OpenClaw Scrapling
Advanced web scraping with anti-bot bypass, JavaScript support, and adaptive selectors. Use when scraping websites with Cloudflare protection, dynamic content, or frequent UI changes.
Scrapling Web Scraping Skill
Use Scrapling to scrape modern websites, including those with anti-bot protection, JavaScript-rendered content, and adaptive element tracking.
When to Use This Skill
- User asks to scrape a website or extract data from a URL
- Need to bypass Cloudflare, bot detection, or anti-scraping measures
- Need to handle JavaScript-rendered/dynamic content (React, Vue, etc.)

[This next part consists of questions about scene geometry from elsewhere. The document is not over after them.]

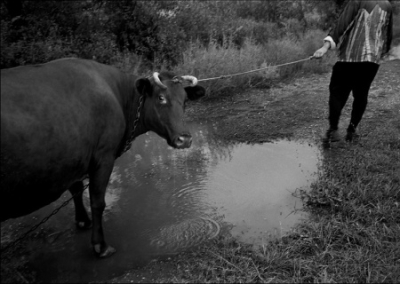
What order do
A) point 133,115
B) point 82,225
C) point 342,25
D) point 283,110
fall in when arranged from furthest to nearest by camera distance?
point 283,110 → point 342,25 → point 82,225 → point 133,115

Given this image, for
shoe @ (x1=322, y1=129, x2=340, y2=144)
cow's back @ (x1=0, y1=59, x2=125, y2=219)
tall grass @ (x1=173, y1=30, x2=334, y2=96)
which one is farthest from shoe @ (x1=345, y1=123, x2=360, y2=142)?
cow's back @ (x1=0, y1=59, x2=125, y2=219)

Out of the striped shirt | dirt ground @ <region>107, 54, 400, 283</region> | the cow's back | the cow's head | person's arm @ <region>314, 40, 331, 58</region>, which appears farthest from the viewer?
dirt ground @ <region>107, 54, 400, 283</region>

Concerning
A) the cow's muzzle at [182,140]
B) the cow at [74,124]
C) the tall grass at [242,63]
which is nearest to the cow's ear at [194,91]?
the cow at [74,124]

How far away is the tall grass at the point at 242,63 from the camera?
8.48m

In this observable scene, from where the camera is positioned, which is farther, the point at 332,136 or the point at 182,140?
the point at 332,136

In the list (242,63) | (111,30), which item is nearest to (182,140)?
(242,63)

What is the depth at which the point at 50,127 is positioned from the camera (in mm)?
3158

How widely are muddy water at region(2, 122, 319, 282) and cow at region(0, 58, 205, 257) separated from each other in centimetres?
27

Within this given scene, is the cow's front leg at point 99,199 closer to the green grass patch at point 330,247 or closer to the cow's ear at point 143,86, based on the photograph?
the green grass patch at point 330,247

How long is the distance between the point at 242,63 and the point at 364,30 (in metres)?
3.80

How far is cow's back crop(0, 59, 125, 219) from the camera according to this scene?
2.99 metres

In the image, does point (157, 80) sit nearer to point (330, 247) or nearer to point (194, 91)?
point (194, 91)

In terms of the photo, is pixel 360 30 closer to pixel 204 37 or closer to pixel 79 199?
pixel 79 199

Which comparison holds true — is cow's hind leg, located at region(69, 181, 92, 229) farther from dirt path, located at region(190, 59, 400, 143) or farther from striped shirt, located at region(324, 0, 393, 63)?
striped shirt, located at region(324, 0, 393, 63)
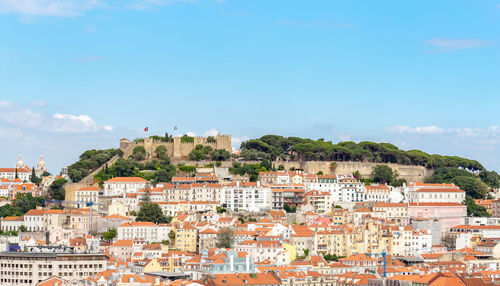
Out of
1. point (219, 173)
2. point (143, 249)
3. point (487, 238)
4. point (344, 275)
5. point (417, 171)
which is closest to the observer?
point (344, 275)

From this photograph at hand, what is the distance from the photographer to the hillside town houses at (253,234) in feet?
164

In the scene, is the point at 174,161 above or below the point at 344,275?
above

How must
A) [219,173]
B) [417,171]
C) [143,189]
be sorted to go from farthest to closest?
[417,171], [219,173], [143,189]

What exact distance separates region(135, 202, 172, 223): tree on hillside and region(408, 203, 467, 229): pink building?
17.1 metres

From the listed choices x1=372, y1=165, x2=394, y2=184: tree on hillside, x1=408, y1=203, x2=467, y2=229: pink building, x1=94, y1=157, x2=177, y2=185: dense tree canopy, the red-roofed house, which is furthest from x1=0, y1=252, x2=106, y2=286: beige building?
x1=372, y1=165, x2=394, y2=184: tree on hillside

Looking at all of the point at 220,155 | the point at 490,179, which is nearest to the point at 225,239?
the point at 220,155

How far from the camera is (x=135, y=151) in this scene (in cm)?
7538

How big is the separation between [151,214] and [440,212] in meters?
20.0

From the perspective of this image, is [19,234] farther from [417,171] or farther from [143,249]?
[417,171]

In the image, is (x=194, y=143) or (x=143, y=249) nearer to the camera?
(x=143, y=249)

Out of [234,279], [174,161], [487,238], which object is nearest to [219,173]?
[174,161]

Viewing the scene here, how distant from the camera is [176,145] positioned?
76.5 meters

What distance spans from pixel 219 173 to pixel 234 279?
84.4 ft

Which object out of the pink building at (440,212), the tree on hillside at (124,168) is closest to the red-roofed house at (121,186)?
the tree on hillside at (124,168)
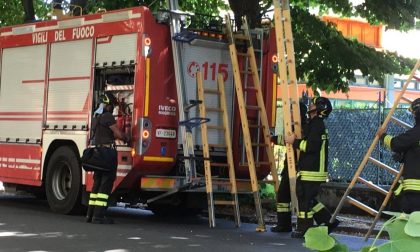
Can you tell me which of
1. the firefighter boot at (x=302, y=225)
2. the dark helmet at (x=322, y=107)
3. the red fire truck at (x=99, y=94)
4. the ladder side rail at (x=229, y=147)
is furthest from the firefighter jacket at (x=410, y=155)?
the red fire truck at (x=99, y=94)

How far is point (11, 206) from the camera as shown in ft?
36.3

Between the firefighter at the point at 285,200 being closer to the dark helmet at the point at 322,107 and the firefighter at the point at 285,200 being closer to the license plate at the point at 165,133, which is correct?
the dark helmet at the point at 322,107

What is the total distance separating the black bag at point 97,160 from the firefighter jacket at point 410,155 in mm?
3886

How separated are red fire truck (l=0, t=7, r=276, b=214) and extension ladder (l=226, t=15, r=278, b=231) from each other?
0.93 ft

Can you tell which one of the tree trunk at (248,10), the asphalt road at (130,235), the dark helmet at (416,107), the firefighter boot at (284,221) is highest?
the tree trunk at (248,10)

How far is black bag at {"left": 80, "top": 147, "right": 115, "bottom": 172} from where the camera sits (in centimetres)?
855

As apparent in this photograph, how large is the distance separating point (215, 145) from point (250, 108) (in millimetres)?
809

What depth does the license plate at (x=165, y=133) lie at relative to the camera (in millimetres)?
8726

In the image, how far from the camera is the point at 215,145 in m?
9.20

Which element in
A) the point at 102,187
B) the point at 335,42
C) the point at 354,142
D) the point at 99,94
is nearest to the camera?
the point at 102,187

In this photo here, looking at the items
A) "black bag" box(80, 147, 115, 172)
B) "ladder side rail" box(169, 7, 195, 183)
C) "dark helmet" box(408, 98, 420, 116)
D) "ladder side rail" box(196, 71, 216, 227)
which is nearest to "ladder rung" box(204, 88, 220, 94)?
"ladder side rail" box(196, 71, 216, 227)

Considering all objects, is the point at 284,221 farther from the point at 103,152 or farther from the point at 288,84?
the point at 103,152

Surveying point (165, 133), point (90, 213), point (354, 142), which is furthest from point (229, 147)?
point (354, 142)

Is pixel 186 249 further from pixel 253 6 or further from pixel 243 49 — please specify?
pixel 253 6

- Website requires login or session management
- Website structure changes frequently (adaptive selectors)
- Need to scrape multiple pages with rate limiting
Commands
All commands use the scrape.py script in this skill's directory.

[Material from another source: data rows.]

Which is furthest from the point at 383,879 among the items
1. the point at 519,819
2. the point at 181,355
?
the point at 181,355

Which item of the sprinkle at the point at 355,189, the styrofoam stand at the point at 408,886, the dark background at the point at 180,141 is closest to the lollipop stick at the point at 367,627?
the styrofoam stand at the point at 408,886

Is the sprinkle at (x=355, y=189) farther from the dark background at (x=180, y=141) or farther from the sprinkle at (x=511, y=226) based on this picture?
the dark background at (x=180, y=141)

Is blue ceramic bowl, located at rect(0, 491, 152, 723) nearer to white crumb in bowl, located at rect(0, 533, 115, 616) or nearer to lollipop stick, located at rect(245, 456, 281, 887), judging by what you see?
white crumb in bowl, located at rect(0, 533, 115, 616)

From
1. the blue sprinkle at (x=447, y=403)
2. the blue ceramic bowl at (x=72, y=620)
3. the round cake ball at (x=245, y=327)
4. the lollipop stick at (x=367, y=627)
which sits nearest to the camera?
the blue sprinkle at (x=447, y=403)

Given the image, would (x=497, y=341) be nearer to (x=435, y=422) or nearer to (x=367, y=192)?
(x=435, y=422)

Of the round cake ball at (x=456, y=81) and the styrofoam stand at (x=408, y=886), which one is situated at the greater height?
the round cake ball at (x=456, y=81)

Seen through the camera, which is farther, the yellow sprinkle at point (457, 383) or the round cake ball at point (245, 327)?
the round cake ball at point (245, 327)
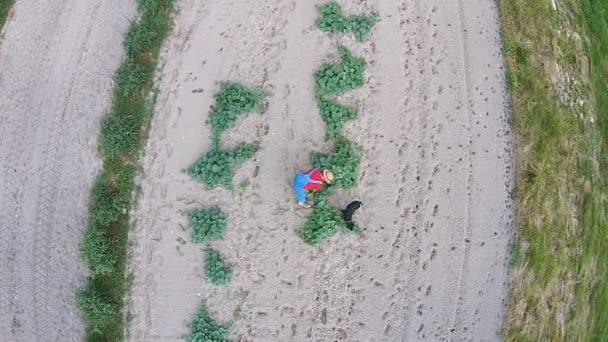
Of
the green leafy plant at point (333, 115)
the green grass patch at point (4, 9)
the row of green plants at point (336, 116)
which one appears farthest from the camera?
the green grass patch at point (4, 9)

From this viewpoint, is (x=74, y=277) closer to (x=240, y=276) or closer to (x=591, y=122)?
(x=240, y=276)

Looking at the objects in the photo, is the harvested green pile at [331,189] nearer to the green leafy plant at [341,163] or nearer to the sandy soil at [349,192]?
the green leafy plant at [341,163]

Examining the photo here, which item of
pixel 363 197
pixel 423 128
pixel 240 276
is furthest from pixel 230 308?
pixel 423 128

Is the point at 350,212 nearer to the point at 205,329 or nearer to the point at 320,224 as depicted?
the point at 320,224

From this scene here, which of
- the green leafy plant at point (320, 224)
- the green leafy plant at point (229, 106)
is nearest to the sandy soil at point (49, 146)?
the green leafy plant at point (229, 106)

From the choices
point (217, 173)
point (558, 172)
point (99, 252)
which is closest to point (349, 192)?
point (217, 173)
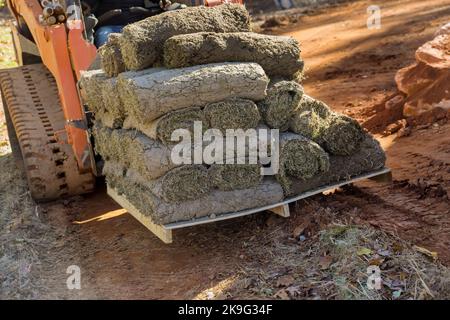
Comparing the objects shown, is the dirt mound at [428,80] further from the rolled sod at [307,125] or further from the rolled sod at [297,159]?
the rolled sod at [297,159]

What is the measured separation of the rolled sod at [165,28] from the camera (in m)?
4.96

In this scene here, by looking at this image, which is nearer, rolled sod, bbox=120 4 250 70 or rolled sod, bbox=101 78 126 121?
rolled sod, bbox=120 4 250 70

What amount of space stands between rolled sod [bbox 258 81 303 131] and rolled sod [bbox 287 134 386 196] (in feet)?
1.50

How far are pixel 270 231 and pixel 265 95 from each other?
1.06 meters

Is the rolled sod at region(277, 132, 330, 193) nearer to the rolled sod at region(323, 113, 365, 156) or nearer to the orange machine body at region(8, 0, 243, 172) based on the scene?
the rolled sod at region(323, 113, 365, 156)

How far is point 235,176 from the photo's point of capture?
197 inches

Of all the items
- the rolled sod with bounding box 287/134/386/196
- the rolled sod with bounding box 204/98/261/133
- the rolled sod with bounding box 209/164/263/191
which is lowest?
the rolled sod with bounding box 287/134/386/196

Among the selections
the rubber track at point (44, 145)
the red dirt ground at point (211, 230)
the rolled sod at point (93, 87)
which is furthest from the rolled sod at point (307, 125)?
the rubber track at point (44, 145)

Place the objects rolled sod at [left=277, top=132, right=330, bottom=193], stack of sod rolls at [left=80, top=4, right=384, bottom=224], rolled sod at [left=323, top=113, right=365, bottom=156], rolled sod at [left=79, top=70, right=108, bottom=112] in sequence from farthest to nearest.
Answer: rolled sod at [left=79, top=70, right=108, bottom=112], rolled sod at [left=323, top=113, right=365, bottom=156], rolled sod at [left=277, top=132, right=330, bottom=193], stack of sod rolls at [left=80, top=4, right=384, bottom=224]

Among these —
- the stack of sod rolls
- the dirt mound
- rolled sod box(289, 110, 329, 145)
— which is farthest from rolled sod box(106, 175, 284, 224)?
the dirt mound

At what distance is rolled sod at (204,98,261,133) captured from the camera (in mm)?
4906

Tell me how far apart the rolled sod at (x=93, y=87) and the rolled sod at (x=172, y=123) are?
0.84 meters

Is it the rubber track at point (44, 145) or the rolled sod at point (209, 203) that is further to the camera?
the rubber track at point (44, 145)
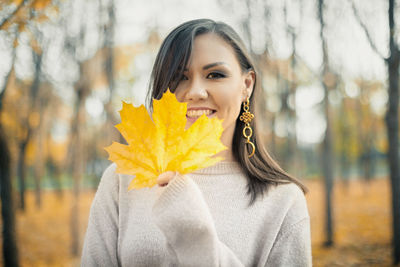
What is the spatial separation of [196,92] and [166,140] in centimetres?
39

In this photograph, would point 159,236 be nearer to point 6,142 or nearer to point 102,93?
point 6,142

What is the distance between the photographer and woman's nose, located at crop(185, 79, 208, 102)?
4.09 ft

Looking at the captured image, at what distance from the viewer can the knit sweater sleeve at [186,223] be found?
0.93 m

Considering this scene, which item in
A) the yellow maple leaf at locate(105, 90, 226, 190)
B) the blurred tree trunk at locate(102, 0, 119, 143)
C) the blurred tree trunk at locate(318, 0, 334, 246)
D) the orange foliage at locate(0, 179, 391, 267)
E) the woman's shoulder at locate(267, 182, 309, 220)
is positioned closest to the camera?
the yellow maple leaf at locate(105, 90, 226, 190)

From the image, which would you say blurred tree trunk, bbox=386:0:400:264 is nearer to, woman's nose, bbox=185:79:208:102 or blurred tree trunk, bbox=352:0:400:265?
blurred tree trunk, bbox=352:0:400:265

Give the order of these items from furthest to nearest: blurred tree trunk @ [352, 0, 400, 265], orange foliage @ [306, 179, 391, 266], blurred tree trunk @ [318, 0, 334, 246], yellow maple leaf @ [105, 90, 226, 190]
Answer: blurred tree trunk @ [318, 0, 334, 246] < orange foliage @ [306, 179, 391, 266] < blurred tree trunk @ [352, 0, 400, 265] < yellow maple leaf @ [105, 90, 226, 190]

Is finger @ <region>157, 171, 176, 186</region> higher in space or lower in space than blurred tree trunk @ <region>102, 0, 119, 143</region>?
lower

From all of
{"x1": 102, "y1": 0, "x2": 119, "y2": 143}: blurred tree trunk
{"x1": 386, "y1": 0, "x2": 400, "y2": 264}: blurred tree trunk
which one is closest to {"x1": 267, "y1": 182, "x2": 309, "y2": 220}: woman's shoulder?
{"x1": 386, "y1": 0, "x2": 400, "y2": 264}: blurred tree trunk

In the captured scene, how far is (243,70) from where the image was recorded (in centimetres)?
153

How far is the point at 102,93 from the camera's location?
9.00 meters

Basic HTTP Scraping (Fast)
python scrape.py \
--url "https://example.com" \
--selector ".product" \
--output products.json
Use when: Static HTML, no JavaScript, no bot protection
Stealth Mode (Bypass Anti-Bot)
python scrape.py \
--url "https://nopecha.com/demo/cloudflare" \
--stealth \
--selector "#content" \
--output data.json
Use when: Cloudflare protection, bot detection, fingerprinting
Features:
- Bypasses Cloudflare Turnstile automatically
- Browser fingerprint spoofing
- Headless browser mode
Dynamic/JavaScript Content
python scrape.py \
--url "https://spa-website.com" \
--dynamic \
--selector ".loaded-content" \
--wait-for ".loaded-content" \
--output data.json
Use when: React/Vue/Angular apps, lazy-loaded content, AJAX
Features:
- Full Playwright browser automation
- Wait for elements to load
- Network idle detection
Adaptive Selectors (Survives Website Changes)

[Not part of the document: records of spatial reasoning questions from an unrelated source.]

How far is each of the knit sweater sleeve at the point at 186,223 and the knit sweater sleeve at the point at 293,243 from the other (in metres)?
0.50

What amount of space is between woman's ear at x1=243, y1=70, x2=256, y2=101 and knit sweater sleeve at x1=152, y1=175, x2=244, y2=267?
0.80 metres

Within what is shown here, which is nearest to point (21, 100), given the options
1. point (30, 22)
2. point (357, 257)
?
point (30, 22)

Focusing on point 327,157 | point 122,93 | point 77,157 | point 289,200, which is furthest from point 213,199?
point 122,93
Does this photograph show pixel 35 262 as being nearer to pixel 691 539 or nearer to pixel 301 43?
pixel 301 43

# First time - save the selector pattern
python scrape.py \
--url "https://example.com" \
--selector ".product-card" \
--adaptive-save \
--output products.json
# Later, if website structure changes
python scrape.py \
--url "https://example.com" \
--adaptive \
--output products.json
Use when: Website frequently redesigns, need robust scraping
How it works:
- First run: Saves element patterns/structure
- Later runs: Uses similarity algorithms to relocate moved elements
- Auto-updates selector cache
Session Management (Login Required)
# Login and save session
python scrape.py \
--url "https://example.com/dashboard" \
--stealth \
--login \
--username "user@example.com" \
--password "password123" \
--session-name "my-session" \
--selector ".protected-data" \
--output data.json
# Reuse saved session (no login needed)
python scrape.py \
--url "https://example.com/another-page" \
--stealth \
--session-name "my-session" \
--selector ".more-data" \
--output more_data.json
Use when: Content requires authentication, multi-step scraping
Extract Specific Data Types
Text only:
python scrape.py \
--url "https://example.com" \
--selector ".content" \
--extract text \
--output content.txt
Markdown:
python scrape.py \
--url "https://docs.example.com" \
--selector "article" \
--extract markdown \
--output article.md
Attributes:
# Extract href links
python scrape.py \
--url "https://example.com" \
--selector "a.product-link" \
--extract attr:href \
--output links.json
Multiple fields:
python scrape.py \
--url "https://example.com/products" \
--selector ".product" \
--fields "title:.title::text,price:.price::text,link:a::attr(href)" \
--output products.json
Advanced Options
Proxy support:
python scrape.py \
--url "https://example.com" \
--proxy "http://user:pass@proxy.com:8080" \
--selector ".content"
Rate limiting:
python scrape.py \
--url "https://example.com" \
--selector ".content" \
--delay 2 # 2 seconds between requests
Custom headers:
python scrape.py \
--url "https://api.example.com" \
--headers '{"Authorization": "Bearer token123"}' \
--selector "body"
Screenshot (for debugging):
python scrape.py \
--url "https://example.com" \
--stealth \
--screenshot debug.png
Python API (For Custom Scripts)
You can also use Scrapling directly in Python scripts:
from scrapling.fetchers import Fetcher, StealthyFetcher, DynamicFetcher
# Basic HTTP request
page = Fetcher.get('https://example.com')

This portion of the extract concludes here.